***** Texte fourni
Je sortais du bus ! Je passais du temps avec les petits, pour transmettre une émotion. Je cherchais à exister. Idem en course. J'étais content de m'amuser avec les copains dans le peloton. Quand je le pouvais, j'allais dans les échappées. Je n'ai pas obtenu de résultat significatif [10e du Paris-Arras Tour et classement par points du Tour du Gévaudan 2014, NDLR]. Mais, au minimum, j'ai pris du plaisir. Et surtout, j'ai pris mon destin en main...

Les tactiques de course sont vides de romantisme ?
Ce n'est pas très fougueux. Chez les amateurs, j'aime le fait que les échappées donnent le rythme au peloton. Chez les pros, c'est l'inverse. A l'époque, les briefings tactiques étaient... [soupir] On se préparait à se faire taper dessus. Je comprends qu'un Cavendish attende le sprint, parce qu'il a des chances de gagner avec cette méthode. Nous autres, on devrait davantage essayer de contrecarrer les scénarios établis à l'avance.

« LA JOIE DE VIVRE S'EN EST ALLEE »

Pourquoi manque-t-il un grain de folie dans le peloton professionnel ?
**********
***** Matériel recueilli
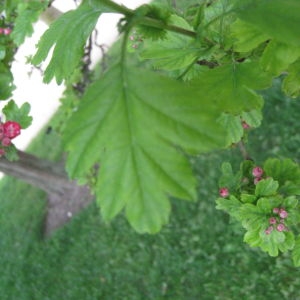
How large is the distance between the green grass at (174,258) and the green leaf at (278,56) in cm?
**********
◆ **Exercice écrit**: Recopiez mot pour mot l'intégralité du texte fourni. Ce matériel constitue un ensemble distinct du texte fourni.

◆ **Corrigé de l'exercice**:
Je sortais du bus ! Je passais du temps avec les petits, pour transmettre une émotion. Je cherchais à exister. Idem en course. J'étais content de m'amuser avec les copains dans le peloton. Quand je le pouvais, j'allais dans les échappées. Je n'ai pas obtenu de résultat significatif [10e du Paris-Arras Tour et classement par points du Tour du Gévaudan 2014, NDLR]. Mais, au minimum, j'ai pris du plaisir. Et surtout, j'ai pris mon destin en main...

Les tactiques de course sont vides de romantisme ?
Ce n'est pas très fougueux. Chez les amateurs, j'aime le fait que les échappées donnent le rythme au peloton. Chez les pros, c'est l'inverse. A l'époque, les briefings tactiques étaient... [soupir] On se préparait à se faire taper dessus. Je comprends qu'un Cavendish attende le sprint, parce qu'il a des chances de gagner avec cette méthode. Nous autres, on devrait davantage essayer de contrecarrer les scénarios établis à l'avance.

« LA JOIE DE VIVRE S'EN EST ALLEE »

Pourquoi manque-t-il un grain de folie dans le peloton professionnel ?